La questione epocale delle migrazioni non sembra che sia stata al centro della campagna elettorale ma crede che sarà il tema centrale dell’imminente scontro politico come avvenuto con i decreti Salvini del primo governo Conte?
Salvini sta provando in ogni modo a rilanciare l’incubo delle migrazioni, ma succede come col Covid: alla fine la gente ci fa l’abitudine e ci convive. Credo che anche le componenti responsabili della destra si rendano conto che i grandi movimenti migratori sono un fenomeno storico che non si può bloccare. Vanno governati e non come un problema di “carità” (c’è anche quello e va bene ma va lasciato alle sensibilità comunitarie), bensì come una questione per risolvere il problema dell’integrazione dei migranti in sistemi come i nostri che sono molto differenti da quelli di loro provenienza  e che non possono sopportare squilibri significativi in una fase come questa di instabilità del quadro economico, sociale e politico.

Dallo sdoganamento effettuato da Berlusconi non funziona più la cosiddetta pregiudiziale postfascista. A suo parere è un argomento che è stato fatto valere troppo o troppo poco in questa campagna elettorale?

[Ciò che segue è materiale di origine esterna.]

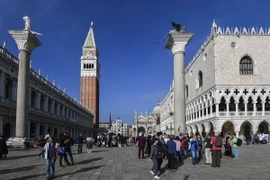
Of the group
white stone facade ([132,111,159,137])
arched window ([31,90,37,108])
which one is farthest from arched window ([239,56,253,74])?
white stone facade ([132,111,159,137])

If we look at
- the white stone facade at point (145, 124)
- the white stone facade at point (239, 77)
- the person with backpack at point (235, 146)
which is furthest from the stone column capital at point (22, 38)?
the white stone facade at point (145, 124)

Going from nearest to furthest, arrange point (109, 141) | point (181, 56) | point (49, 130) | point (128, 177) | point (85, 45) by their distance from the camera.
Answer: point (128, 177)
point (181, 56)
point (109, 141)
point (49, 130)
point (85, 45)

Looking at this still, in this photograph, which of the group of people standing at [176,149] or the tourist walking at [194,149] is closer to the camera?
the group of people standing at [176,149]

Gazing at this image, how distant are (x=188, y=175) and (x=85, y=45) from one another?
98132 millimetres

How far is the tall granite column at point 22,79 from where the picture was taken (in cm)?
2223

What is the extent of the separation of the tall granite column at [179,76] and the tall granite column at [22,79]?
11.1m

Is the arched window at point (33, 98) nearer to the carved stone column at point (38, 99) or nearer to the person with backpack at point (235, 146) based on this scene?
the carved stone column at point (38, 99)

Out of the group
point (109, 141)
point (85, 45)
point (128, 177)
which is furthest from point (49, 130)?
point (85, 45)

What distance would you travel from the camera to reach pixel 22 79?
2238cm

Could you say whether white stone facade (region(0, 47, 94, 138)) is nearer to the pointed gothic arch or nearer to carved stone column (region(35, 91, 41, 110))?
carved stone column (region(35, 91, 41, 110))

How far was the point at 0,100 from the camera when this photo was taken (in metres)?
30.5

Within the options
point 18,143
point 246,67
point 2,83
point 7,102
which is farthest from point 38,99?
point 246,67

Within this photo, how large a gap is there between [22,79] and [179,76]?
11.7m

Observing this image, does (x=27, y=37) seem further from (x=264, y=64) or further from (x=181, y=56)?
(x=264, y=64)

È un tema che non esiste. Il fascismo è un fenomeno storico legato a circostanze molto particolari che oggi non ci sono e che a suo tempo ha portato a conseguenze fallimentari. Il fatto che esista una quota, neppur tanto grande, di popolazione che usa richiamarsi a quel periodo più che altro per ragioni di folklore pseudo identitario non giustifica un utilizzo polemico della questione del postfascismo. Piuttosto che dibattere di un fantasma (lasciate che i morti seppelliscano i loro morti, come sta scritto) è necessario aprire un confronto sulle sfide che la transizione storica che stiamo affrontando pone a tutti noi.

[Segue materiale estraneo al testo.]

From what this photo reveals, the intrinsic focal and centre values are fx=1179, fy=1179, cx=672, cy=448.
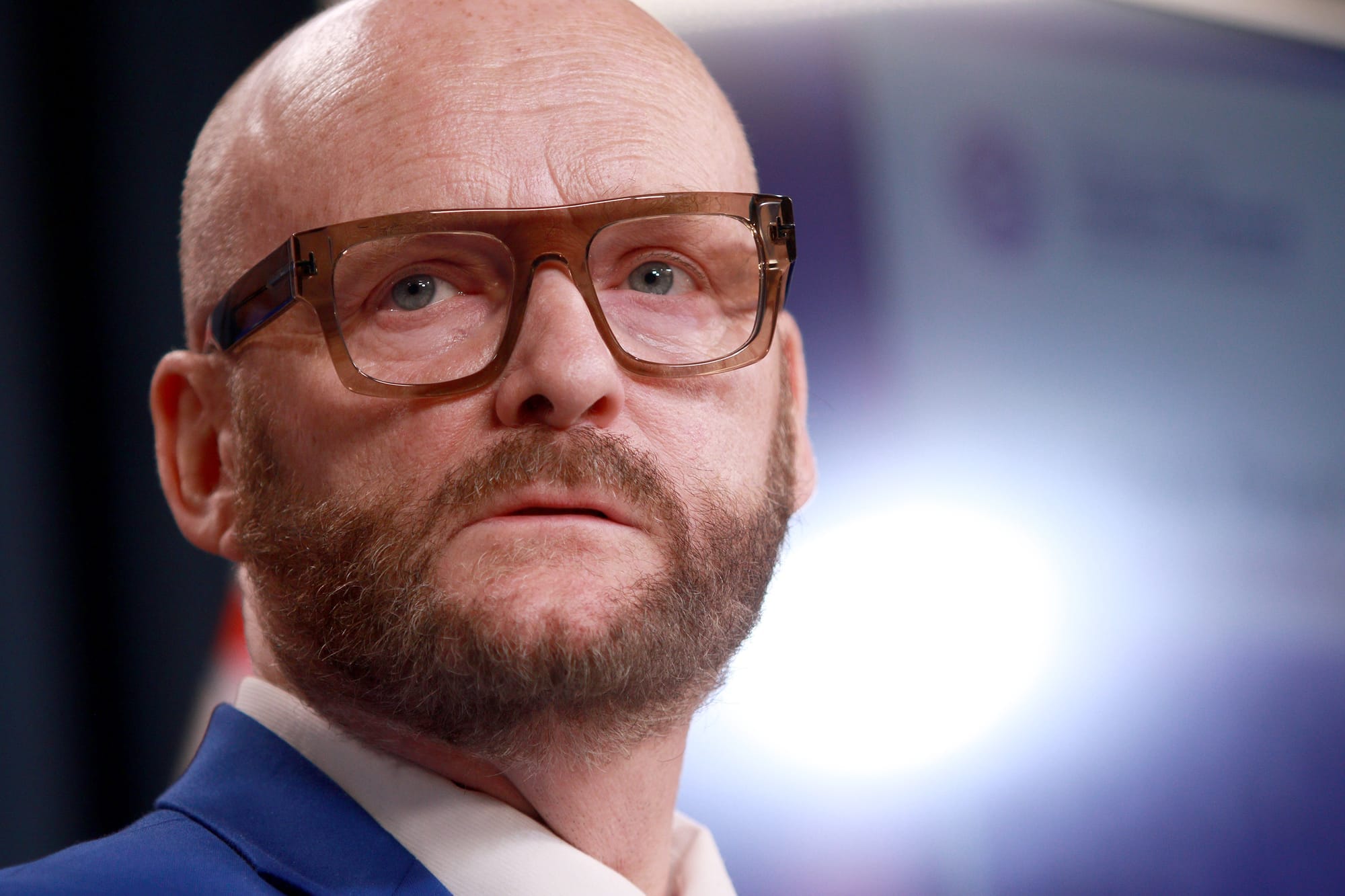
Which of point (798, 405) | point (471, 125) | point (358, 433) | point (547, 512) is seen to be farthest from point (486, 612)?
point (798, 405)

Le elezioni del 2022 segnano a suo parere il punto definitivo della fine di una sinistra sociale in Italia?
Il problema di una “sinistra sociale” sarà sempre una costante storica, a patto che si capisca che questa non è cianciare sui diritti degli ultimi, sulle disuguaglianze dentro cui mettiamo di tutto e roba simile. Il “socialismo” è la convinzione che una società può progredire e davvero dare a ciascuno il suo solo se è costruita e mantenuta sul principio di solidarietà e di riconoscimento dell’eguaglianza degli uomini per cui a ciascuno deve essere dato modo di realizzarsi al meglio (una volta si parlava di raggiungimento della felicità). Di questa sinistra sociale c’è grande bisogno nella contingenza attuale, anche se non la vedo molto presente nei vari partiti che si definiscono di sinistra e progressisti. Essa però è un fuoco che cova sotto la cenere ed ho fiducia che si alzerà il vento che ne ravviverà la fiamma.